Los políticos, lo digo para las personas que sólo los hayan visto por la tele, son un colectivo humano muy particular, un grupo con rasgos que los identifican y los caracterizan, salvando todas las excepciones que haya que salvar y con el respeto debido a sus excelencias. No, no son exactamente igual que el resto de ciudadanos. Los políticos, en general, son personas que se caracterizan porque suelen estirar y moldear el lenguaje a conveniencia, se vuelven locos por el eufemismo, por el maquillaje, por todo lo cual a menudo la realidad les puede llegar a quedar muy, muy lejos. No es que tengan conciencia de que estén mintiendo, en absoluto. Es que más bien son egocéntricos y enormemente creativos en su manera de hablar. Por eso los políticos hablan habitualmente como políticos, de una forma extraña, pesada y siempre matizada. Recuerdo como si fuera ahora, durante la presidencia del Muy Honorable José Montilla que el Gobierno de la Generalitat, ecologista y de izquierdas, había jurado solemnemente no realizar ningún trasvase de agua jamás en la vida pero, en un determinado momento, se vio obligado a emprender uno. Y no lo quería admitir. En lugar de explicar que, efectivamente, la situación de sequía era una auténtica emergencia nacional, decidieron jugar con las palabras. Como si la opinión pública fuera imbécil. El papel todo lo aguanta. En lugar de tragarse humildemente el sapo y de decir que el Gobierno, por responsabilidad, tenía que realizar un trasvase ya que el país sufría un terrible agostamiento que amenazaba incluso la vida cotidiana en la ciudad de Barcelona, llegaron a la genial idea de prohibir la palabra trasvase. De modo que el Gobierno tripartito realizaba una “captación de agua temporal y desmontable” y no un trasvase. Como si el recurso al eufemismo les pudiera disculpar ante la ciudadanía. La desconfianza que, en general, despiertan los políticos no sólo procede de los numerosos escándalos de corrupción, sobre todo viene de la falta de nobleza que exhiben, de la inverosimilitud de algunas de sus proclamas.

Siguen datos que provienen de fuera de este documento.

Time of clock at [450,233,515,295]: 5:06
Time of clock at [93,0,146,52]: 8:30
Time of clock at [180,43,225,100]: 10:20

Del mismo modo que un cursillo de cuatro días en Aravaca se puede metamorfosearse en un máster en Harvard y un trasvase puede convertirse en una captación de agua, también un soborno podría no ser un soborno. Podría ser otra cosa, otra cosa maravillosa. Al fin y al cabo vivimos en un mundo donde todo es muy relativo y cambiante. El universo mental de algunos políticos es éste, enormemente autoexculpatorio e interesado. Absolutamente inadecuado porque nunca estará ni podrá estar al servicio de los ciudadanos ni del bien común. Y no sólo caracteriza a la clase política decadente y desprestigiada de Madrid, también es frecuente en Catalunya. Gracias a la dura convulsión social que ha generado la política independentista hemos sabido muchas cosas injustificables, de Jordi Pujol, de Narcís Serra, de Convergència, del PSC, del Partido Popular. El independentismo ha lavado bastante roña. Especialmente en el lenguaje, en las clamorosas contradicciones entre los hechos y las palabras, es cuando hemos visto qué tipo de personas nos gobernaban y nos pretendían continuar gobernando. Por este motivo muchas, muchísimas personas decentes y honradas se llevan las manos a la cabeza cuando hay quien habla de recoser los tejidos desgarrados y de volver al autonomismo, a la situación política anterior. Muchas personas se niegan a volver a la tradicional rivalidad entre derechas e izquierdas, a los turnos entre el centroderecha y el centroizquierda que tienen un recorrido político tan limitado y tan poco regenerador de la vida pública. Sólo las grandes convulsiones históricas, la república de 1931 y el independentismo de nuestros días han sido capaces de mejorar nuestra sociedad y de restituir un poquito el lenguaje. El nombre de cada cosa. A expulsar a algunos fantasmas de la gestión pública.